-- start Reading text --

Agent Workflows
End-to-end examples showing how AI agents chain MCP tools together, plus REST API usage for application integration.
MCP Tool Examples
These examples show read operations (search, sql, describe, graph) and write operations (create_table, add_rows, add_documents, drop_table) available via MCP tools.
Investigation: Search → SQL → Graph
Scenario: an agent needs to understand who's working on authentication issues and what's connected.
Step 1 — Search for context
The agent searches across all synced content for relevant documents:
{
"tool": "search",
"params": {
"query": "authentication JWT",
"limit": 5
}
}
Returns matching documents from Notion and Zulip with highlighted snippets and source attribution.
Step 2 — Query structured data
Now the agent queries the task database for specifics:
{
"tool": "sql",
"params": {
"query": "SELECT name, status, priority, assignee FROM project_tasks WHERE name LIKE '%JWT%' OR name LIKE '%auth%'"
}
}
Returns a table of matching tasks with their assignees, statuses, and priorities.
Step 3 — Explore relationships
The agent follows the assignee to see everything connected to them:
{
"tool": "graph",
"params": {
"table": "team_members",
"key": "Alice Chen",
"operation": "neighbors",
"depth": 2,
"direction": "reverse"
}
}
Returns all entities connected to Alice—her assigned tasks, incidents she reported, and further connections.
Discovery: Describe → SQL
Scenario: the agent doesn't know what data is available and needs to explore.
Step 1 — Discover the schema
{
"tool": "describe",
"params": {}
}
Returns all available tables, their columns and types, and registered foreign-key relationships. The agent now knows what to query.
Step 2 — Query based on discovered tables
{
"tool": "sql",
"params": {
"query": "SELECT team, COUNT(*) as member_count FROM team_members GROUP BY team ORDER BY member_count DESC"
}
}
Path Finding
Scenario: find the connection between a person and an incident.
{
"tool": "graph",
"params": {
"table": "team_members",
"key": "Alice Chen",
"operation": "path",
"to_table": "incidents",
"to_key": "API Gateway Timeout",
"depth": 4
}
}
Returns the shortest path of relationships linking Alice Chen to the "API Gateway Timeout" incident—through task assignments, team membership, or incident reports.
REST API Examples
When running with --port, Teidelum exposes a REST API for application integration. These examples use curl but any HTTP client works.

-- end Reading text --
-- start Items --

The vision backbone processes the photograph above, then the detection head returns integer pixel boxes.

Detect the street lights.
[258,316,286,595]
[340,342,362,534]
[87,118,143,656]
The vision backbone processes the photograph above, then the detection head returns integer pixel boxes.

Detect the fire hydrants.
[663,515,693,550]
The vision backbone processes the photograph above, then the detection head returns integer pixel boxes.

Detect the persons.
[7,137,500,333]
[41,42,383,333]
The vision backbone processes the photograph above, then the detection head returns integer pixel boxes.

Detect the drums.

-- end Items --
-- start Items --

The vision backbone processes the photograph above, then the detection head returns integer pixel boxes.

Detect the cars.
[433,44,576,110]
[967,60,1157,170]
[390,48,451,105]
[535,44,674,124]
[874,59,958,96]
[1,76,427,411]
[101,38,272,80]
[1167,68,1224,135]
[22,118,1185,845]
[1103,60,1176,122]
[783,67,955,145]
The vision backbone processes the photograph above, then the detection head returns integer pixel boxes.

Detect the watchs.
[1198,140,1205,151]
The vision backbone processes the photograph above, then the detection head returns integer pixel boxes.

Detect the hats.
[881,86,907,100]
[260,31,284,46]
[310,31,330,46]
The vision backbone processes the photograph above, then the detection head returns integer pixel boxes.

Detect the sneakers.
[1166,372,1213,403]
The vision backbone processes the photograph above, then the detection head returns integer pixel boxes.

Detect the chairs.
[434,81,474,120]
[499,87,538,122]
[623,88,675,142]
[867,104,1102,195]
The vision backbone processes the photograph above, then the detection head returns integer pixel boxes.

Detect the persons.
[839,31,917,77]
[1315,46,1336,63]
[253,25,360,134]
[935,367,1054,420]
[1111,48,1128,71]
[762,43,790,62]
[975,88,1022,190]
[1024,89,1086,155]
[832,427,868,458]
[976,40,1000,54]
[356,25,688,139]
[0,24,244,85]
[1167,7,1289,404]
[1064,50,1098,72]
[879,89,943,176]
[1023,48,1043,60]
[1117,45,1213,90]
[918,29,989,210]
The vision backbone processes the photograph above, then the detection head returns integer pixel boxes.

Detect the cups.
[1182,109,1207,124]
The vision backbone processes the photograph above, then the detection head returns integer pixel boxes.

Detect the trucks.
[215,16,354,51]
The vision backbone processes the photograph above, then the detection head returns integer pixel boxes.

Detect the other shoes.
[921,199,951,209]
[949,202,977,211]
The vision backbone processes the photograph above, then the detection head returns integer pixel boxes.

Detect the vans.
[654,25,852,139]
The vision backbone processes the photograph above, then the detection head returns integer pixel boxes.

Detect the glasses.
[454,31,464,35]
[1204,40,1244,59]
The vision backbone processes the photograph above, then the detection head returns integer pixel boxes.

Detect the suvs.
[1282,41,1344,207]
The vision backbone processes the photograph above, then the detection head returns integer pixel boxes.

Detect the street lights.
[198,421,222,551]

-- end Items --

Request:
Please quote the agent workflows page word for word, everything from "Agent Workflows" down to "and what's connected.".

Answer for the task:
Agent Workflows
End-to-end examples showing how AI agents chain MCP tools together, plus REST API usage for application integration.
MCP Tool Examples
These examples show read operations (search, sql, describe, graph) and write operations (create_table, add_rows, add_documents, drop_table) available via MCP tools.
Investigation: Search → SQL → Graph
Scenario: an agent needs to understand who's working on authentication issues and what's connected.